Teachers must 'parent' failing pupils
Richard Garner has been Education Editor of The Independent for 12 years and writing about the subject for 34 years. Before becoming a journalist, he worked as a disc jockey in London pubs and clubs and for a hospital radio station. His main hobbies are cricket (watching these days) and theatre. On his days off, he is most likelt to be found at Lord’s or the King’s Head Theatre Club.
Wednesday 11 July 2012
Heads and teachers in the country's most disadvantaged schools should be "surrogate parents" so their pupils spend less time on difficult estates and with unsupportive parents, chief schools inspector Sir Michael Wilshaw said yesterday.

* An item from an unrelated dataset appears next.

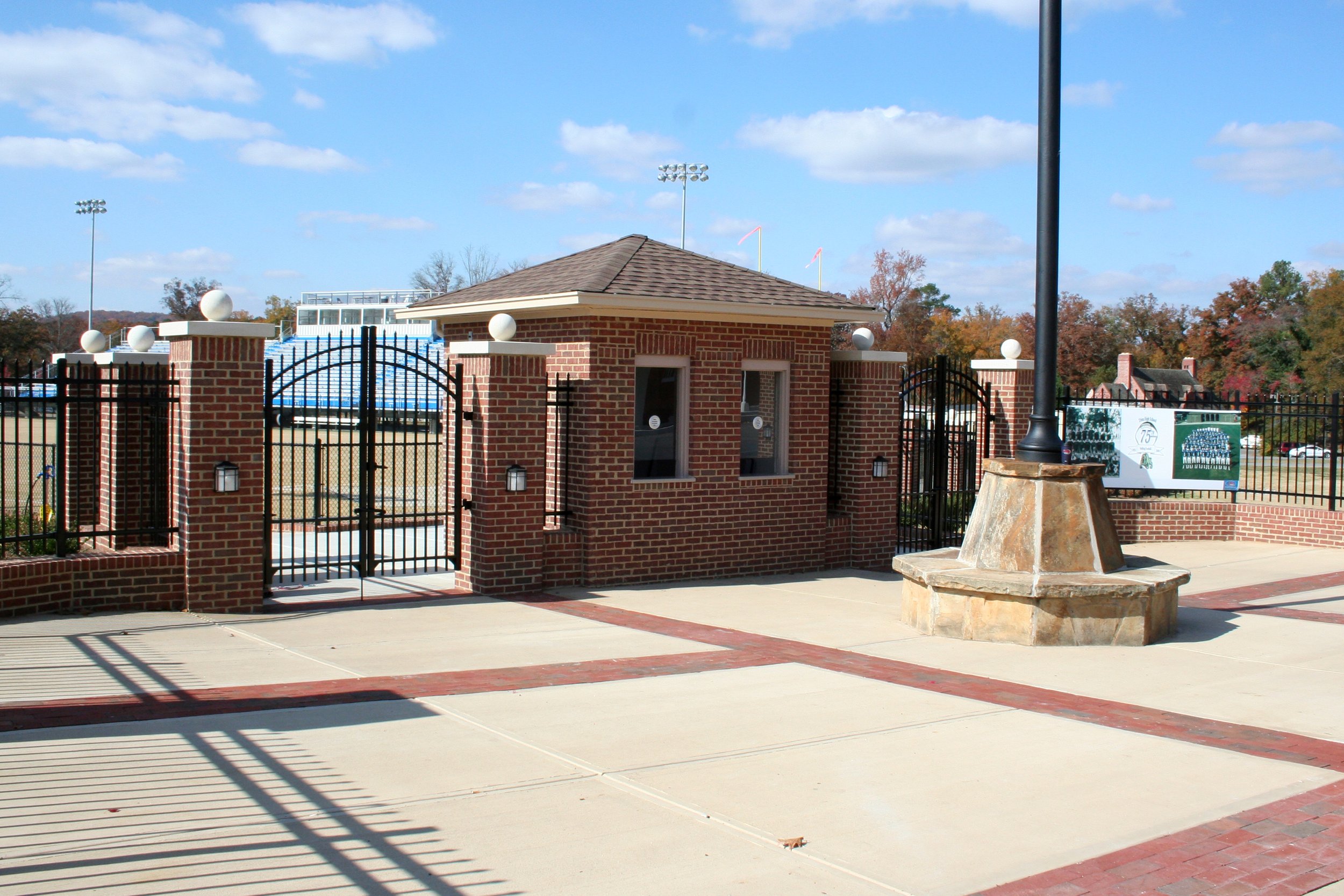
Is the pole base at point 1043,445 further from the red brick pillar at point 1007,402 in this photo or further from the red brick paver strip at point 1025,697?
the red brick pillar at point 1007,402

He told a conference of aspiring headteachers in London: "You're always trying to mitigate against society's failures. You must ensure you and your staff understand the need to become surrogate parents – working well beyond the school day, weekends and holiday periods to get them [pupils] to where they should be."
Sir Michael, chief executive of Ofsted, has had a confrontational relationship with the teaching profession since his appointment earlier this year, over proposals including the sacking of under-performing teachers and no-notice school inspections, which was later amended to give 24 hours' warning.
Yesterday, Sir Michael said heads needed to be tough enough to warn teachers whose performance was not up to scratch that they would be subjected to a pay freeze.
"There is nothing more infuriating than a really good teacher who goes the extra mile seeing somebody else getting the same pay rise as him for no effort," he told the conference organised by the Future Leaders project which trains aspiring senior teaching staff. His words come as Education Secretary Michael Gove is planning a radical shake-up to the teachers' pay structure.